Answer these about the forum thread below:
1. What did Thompy do to the wheel centers and the lip, and how long did it take?
2. What does swampthing tell Thompy to fill out?
3. According to Polaris425, what happened to the bike last month?

Excerpted text:

· · · · · · ·

Very nice.I can definately tell you're a car guy by all the attention to detail on that brute.That's a fine lookin' machine.:rockn:


----------



## TEAMWAY2DEEP (Sep 11, 2009)

that brute is smooth as keith stone!! haha looks nice!!


----------



## skid (Jun 18, 2009)

love the colors, that thing is nice.


----------



## badazzbrute (Apr 11, 2010)

Man, I am speachless. Amazing!! Now I have brute envy!!!!!!:first:


----------



## GWNBrute (Mar 4, 2009)

nice bike!


----------



## Thompy (May 5, 2010)

thanks guys i very pleased with how it turned out. And to RUBICONRIDER i just powder coated the centers and polished the lip on the those took about 1 hour.http://www.mudinmyblood.net/forum/member.php?u=1363


----------



## swampthing (May 2, 2010)

Thompy, ya gotta fill out yer sig pal so that everyone knows what's been done to her. Makes it alot easier for the other members to help with probs. What exactly is goin on with yer clutch? What springs, weights, tires you got?


----------



## emailrick1 (Jul 6, 2010)

Please explain the steering again? and what does steering with 1 arm mean?


----------



## Polaris425 (Dec 16, 2004)

emailrick1 said:


> Please explain the steering again? and what does steering with 1 arm mean?



He only has 1 arm, with which to steer.

Bike Sold last month though.


----------



## kylej1291 (Mar 21, 2010)

it looked good though


----------

· · · · · · ·

Data excerpt:
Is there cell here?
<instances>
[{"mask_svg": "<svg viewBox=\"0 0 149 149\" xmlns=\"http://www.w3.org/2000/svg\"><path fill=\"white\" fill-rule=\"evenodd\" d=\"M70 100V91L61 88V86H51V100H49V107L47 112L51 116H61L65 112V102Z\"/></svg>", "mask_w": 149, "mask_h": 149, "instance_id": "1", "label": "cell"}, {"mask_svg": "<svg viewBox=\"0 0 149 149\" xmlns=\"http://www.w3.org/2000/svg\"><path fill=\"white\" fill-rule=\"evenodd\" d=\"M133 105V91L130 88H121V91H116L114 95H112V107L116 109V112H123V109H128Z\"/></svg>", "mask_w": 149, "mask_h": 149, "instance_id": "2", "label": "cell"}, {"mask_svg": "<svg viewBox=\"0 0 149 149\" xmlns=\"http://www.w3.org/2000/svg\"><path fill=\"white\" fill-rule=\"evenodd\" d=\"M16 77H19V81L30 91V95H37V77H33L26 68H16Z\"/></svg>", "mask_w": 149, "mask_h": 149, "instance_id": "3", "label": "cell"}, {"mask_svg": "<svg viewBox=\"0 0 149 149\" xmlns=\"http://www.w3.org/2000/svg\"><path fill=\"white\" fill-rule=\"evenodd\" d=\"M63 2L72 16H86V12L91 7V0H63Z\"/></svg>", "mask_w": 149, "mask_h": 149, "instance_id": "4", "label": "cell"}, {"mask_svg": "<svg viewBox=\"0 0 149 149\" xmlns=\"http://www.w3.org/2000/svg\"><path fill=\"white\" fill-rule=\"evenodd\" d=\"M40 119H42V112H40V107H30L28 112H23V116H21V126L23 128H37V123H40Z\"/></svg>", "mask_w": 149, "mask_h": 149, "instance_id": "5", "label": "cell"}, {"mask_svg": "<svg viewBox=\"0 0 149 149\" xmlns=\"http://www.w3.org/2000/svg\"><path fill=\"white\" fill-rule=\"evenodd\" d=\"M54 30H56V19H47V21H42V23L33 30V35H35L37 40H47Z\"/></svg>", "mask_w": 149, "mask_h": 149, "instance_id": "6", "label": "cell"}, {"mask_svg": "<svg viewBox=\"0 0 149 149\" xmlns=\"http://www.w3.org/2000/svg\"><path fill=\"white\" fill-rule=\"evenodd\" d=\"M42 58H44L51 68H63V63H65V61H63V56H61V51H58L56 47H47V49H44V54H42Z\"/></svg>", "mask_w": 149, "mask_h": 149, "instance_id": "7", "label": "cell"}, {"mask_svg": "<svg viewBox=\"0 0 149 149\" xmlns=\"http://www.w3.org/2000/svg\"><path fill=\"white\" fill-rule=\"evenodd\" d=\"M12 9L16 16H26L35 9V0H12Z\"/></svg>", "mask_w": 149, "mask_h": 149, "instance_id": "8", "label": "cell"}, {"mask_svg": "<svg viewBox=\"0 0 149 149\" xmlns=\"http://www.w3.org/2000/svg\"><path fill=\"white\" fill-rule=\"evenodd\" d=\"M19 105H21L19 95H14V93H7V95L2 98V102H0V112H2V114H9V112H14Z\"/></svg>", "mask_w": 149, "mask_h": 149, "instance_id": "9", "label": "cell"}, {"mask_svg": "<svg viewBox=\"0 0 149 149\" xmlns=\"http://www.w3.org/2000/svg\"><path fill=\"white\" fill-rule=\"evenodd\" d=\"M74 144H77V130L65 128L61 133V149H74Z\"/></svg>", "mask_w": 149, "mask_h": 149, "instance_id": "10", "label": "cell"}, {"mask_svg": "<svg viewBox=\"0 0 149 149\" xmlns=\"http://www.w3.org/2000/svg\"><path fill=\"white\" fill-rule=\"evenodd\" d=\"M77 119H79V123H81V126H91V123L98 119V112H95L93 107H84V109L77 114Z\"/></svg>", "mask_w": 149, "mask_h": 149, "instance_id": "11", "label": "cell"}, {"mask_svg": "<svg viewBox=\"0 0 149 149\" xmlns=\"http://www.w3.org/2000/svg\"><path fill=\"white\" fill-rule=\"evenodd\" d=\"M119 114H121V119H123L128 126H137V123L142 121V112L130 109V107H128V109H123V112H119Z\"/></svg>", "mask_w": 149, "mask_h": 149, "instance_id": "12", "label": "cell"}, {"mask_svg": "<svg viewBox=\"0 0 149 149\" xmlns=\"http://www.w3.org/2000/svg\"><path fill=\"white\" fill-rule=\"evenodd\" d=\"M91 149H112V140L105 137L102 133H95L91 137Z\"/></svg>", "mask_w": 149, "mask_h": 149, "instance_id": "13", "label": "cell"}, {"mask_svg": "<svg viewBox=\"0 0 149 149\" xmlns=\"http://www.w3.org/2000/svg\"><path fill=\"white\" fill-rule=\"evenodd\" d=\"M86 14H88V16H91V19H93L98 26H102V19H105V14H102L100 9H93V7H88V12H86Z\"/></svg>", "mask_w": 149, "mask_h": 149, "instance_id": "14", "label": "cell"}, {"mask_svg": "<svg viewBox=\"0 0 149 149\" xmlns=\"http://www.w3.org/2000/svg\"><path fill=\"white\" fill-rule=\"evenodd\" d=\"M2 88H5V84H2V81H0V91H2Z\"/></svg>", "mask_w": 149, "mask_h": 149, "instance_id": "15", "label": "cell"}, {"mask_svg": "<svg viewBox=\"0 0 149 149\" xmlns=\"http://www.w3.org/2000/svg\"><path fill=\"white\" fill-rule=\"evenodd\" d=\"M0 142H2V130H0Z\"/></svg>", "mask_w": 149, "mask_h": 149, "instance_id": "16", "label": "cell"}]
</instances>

· · · · · · ·

Answer:
1. He powder coated the centers and polished the lip, which took about 1 hour.
2. His sig.
3. It was sold.